Most of us know the commandment, "Thou shalt not bear false witness." If we are truthful with ourselves, we know that we have all lied at times – and we may still lie. ("That was a good supper, honey. I just ate so little, because I had a big lunch.") Is lying normal?
Arnold Goldberg, a psychiatrist from Rush Medical College in Chicago, sees a normal aspect to lying.
"Lying is as much a part of normal growth and development as telling the truth.
The ability to lie is a human achievement, one of those abilities that tends to set them apart from all other species."
In terms of the psychoanalytic theory of the self – if the child's first lie is successful – it marks the first experience that the parents are not "all-knowing." This realization usually happens in the second year of life. It is crucial to children's view of themselves as separate persons with their own wills. They discover that they "can get away with things." It is the beginning of the end of idealizing parents. Goldberg adds, "The first time you see a limit to your parents' powers is a developmental step forward, towards a more realistic view of others."
One study was done with three-year-olds, setting an attractive toy behind their back, but asking them not to look at it while the experimenter leaves the room. Essentially, children lie for the same reason that adults do – to avoid punishment, to get what they want and to make excuses for themselves. Adults typically use "white lies," like the example at the beginning of the article. White lies are seen as the social lubricant to soothe feelings of others.
In contrast, preteenagers commonly use the "boast." To win approval and admiration of their peers, preteens invent or embellish their deeds. They frequently boast that they are able to ski or speak a foregin language, when it is actually not true. According to Goldberg –
"Children at that age are fine-tuning their superego or conscience. The first evidence of pathological lying shows up during these years, in children who have a faulty superego and think they can get away with anything."
In their early teens, children tend to be as capable as adults in their lying. Adolescents test the limits. They try to see what they can get away with – and lying is part of this. Even with the problems of assessing lying, studies of reports of teachers and parents indicate frequent lying in one of six children. However, as adults, one in four people admit to lying frequently as children.
-*-
_Task set:_
1. According to the article on lying, when does a child usually first realize that parents are not "all-knowing"?
2. Pick up the article on lying after its last sentence and keep writing it.

Records drawn from a dataset:
-*-
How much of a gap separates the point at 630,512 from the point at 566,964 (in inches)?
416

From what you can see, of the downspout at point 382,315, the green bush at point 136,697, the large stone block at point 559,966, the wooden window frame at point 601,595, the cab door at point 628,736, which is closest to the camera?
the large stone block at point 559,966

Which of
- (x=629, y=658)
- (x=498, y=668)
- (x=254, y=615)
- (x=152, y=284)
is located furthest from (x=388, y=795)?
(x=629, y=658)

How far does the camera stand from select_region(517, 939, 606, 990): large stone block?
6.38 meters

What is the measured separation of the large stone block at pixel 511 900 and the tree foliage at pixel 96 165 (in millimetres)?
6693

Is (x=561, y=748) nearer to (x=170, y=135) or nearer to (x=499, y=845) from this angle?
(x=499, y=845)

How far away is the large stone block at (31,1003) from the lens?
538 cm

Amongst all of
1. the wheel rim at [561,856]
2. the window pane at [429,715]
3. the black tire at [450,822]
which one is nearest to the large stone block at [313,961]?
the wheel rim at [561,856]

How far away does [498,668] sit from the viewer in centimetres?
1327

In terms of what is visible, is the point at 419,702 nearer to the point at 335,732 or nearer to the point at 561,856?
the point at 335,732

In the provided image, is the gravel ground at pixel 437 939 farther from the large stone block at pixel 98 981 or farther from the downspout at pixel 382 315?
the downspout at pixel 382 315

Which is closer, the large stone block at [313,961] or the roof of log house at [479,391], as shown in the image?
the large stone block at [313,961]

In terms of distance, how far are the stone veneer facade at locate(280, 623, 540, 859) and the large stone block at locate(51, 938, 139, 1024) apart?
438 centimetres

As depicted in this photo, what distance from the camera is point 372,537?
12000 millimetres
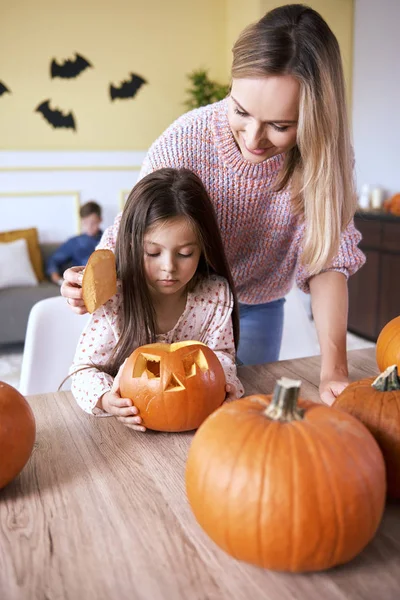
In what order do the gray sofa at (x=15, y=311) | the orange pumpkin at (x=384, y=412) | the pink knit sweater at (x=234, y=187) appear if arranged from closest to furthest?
the orange pumpkin at (x=384, y=412), the pink knit sweater at (x=234, y=187), the gray sofa at (x=15, y=311)

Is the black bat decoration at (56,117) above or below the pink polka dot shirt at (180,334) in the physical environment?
above

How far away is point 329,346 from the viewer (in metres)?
1.17

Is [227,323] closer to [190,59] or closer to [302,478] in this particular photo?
[302,478]

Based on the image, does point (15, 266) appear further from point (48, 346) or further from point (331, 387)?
point (331, 387)

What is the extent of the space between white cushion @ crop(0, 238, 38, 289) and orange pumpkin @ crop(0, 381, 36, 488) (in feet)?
A: 10.6

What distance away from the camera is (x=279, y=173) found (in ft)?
4.14

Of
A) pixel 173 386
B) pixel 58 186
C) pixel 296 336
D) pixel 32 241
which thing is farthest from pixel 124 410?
pixel 58 186

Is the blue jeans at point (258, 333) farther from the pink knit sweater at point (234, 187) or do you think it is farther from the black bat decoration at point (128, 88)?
the black bat decoration at point (128, 88)

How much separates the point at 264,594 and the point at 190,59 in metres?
4.84

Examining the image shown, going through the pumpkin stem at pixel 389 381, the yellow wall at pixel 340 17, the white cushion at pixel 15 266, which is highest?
the yellow wall at pixel 340 17

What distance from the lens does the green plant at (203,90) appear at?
4.48 meters

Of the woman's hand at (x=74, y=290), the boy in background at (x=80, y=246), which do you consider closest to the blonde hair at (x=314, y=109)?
the woman's hand at (x=74, y=290)

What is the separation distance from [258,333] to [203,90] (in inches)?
136

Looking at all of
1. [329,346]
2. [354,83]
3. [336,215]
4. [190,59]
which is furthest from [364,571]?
[190,59]
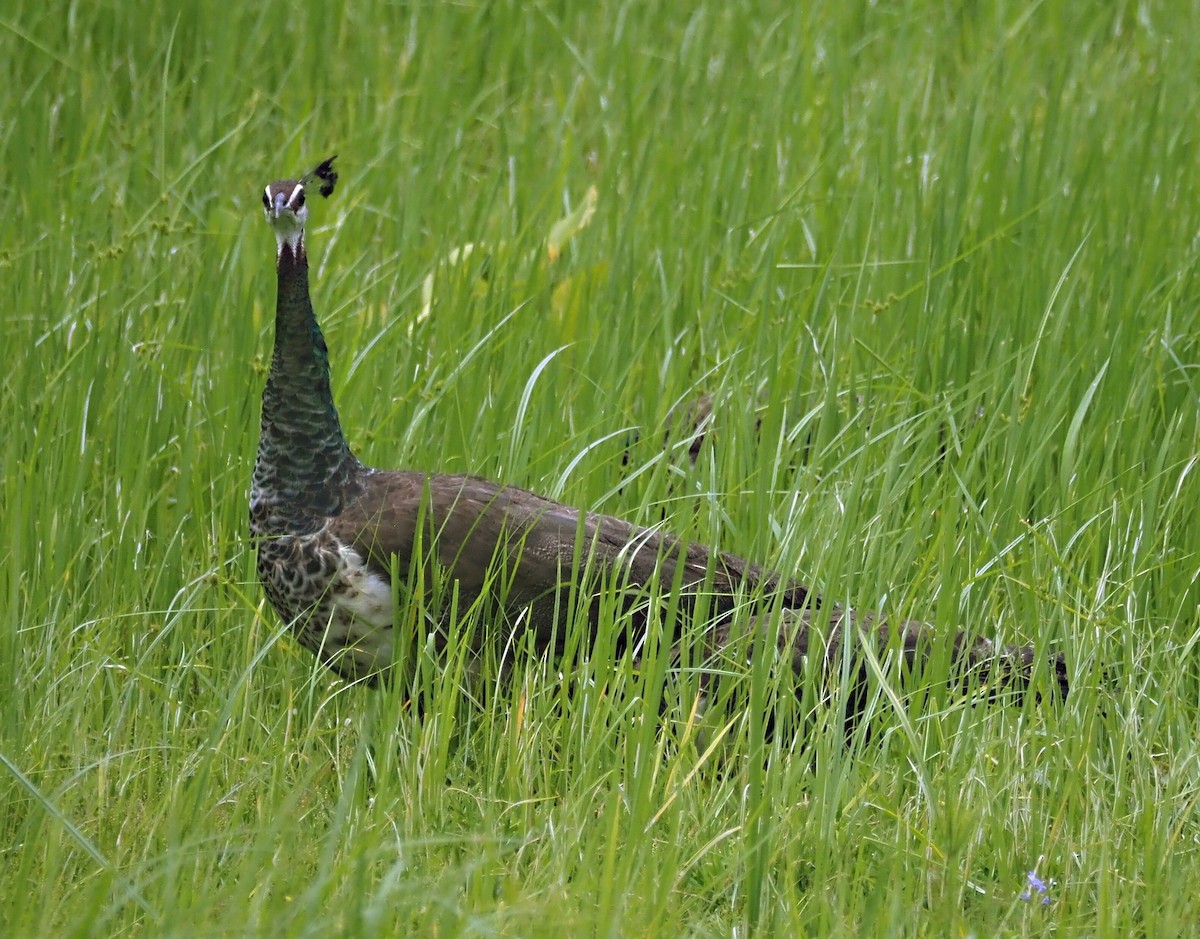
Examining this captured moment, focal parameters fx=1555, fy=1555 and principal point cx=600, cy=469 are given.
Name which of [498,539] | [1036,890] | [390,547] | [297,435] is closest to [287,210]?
[297,435]

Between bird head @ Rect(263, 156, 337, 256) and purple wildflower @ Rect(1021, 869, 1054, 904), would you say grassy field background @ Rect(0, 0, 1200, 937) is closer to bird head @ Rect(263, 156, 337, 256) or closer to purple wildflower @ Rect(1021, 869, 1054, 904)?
purple wildflower @ Rect(1021, 869, 1054, 904)

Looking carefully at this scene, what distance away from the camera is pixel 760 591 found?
3.28 metres

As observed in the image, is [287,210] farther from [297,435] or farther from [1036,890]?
[1036,890]

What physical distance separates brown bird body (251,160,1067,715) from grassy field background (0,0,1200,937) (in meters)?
0.14

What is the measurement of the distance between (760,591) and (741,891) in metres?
0.70

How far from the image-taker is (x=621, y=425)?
15.0ft

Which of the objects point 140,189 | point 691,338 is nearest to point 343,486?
point 691,338

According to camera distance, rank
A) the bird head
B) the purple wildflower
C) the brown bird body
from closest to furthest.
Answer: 1. the purple wildflower
2. the brown bird body
3. the bird head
-*-
_Answers to each task:_
1. Usually in the second year of life.

2.
"About 10 percent don't peek while we're gone. Of the rest, a third will admit they peeked, a third will lie and say they did not peek and a third will refuse to say.
"Those who won't answer represent a transition group, who are in the process of learning how to lie, but don't do it well yet. They are visibly the most nervous. Those who say they did not look – who lie – looked the most relaxed. They learned to lie well. There seems to be a certain relief in knowing how to lie effectively."
Only about 3% of children lie so frequently that it is considered a problem. If lying is so persistent that it is destructive to the life of the liars – or those to whom they lie – it is a problem. Of course, children who frequently get into trouble are those who lie the most. In psychological studies, being chronic liars is linked to more serious trouble as the children grow older. A study was done with 466 men in Massachusetts who were labeled as "liars" in grade school. By their early twenties, they were more likely than other boys to have been convicted of felonies.
Unfortunately, it is difficult to tell if lying is a cause or a symptom of the problem. In a study of 300 boys, the chronic liars tended to come from families where they were poorly supervised or felt rejected by their parents.
"Happily married mothers supervised their boys more than did mothers who were not happy in their marriages or were single. It is easy to imagine that parents under pressure have less time and inclination to keep an eye on their children. And when there is less supervision, lying is less risky."
However – if we want others to trust our word – we need to tell the truth. Once a lie has been discovered, it is hard – if not impossible – to regain the trust that is lost.
Although some lies may be helpful in the short run,
they typically lead to problems in the long run.
In addition, "white lies" can also have negative effects. Many of us fear being rejected or hurting the feelings of others. However, if you always praise what another does, that person will value the praise less and/or be very unlikely to change. For example, take the little lie we stated at the beginning of this article. If you never indicate your dissatisfaction with the meals, do you think the food will ever get better?
* Adapted from Daniel Coleman's "Lies Can Point to Mental Disorders or Signal Normal Growth," The New York Times, May 17, 1988.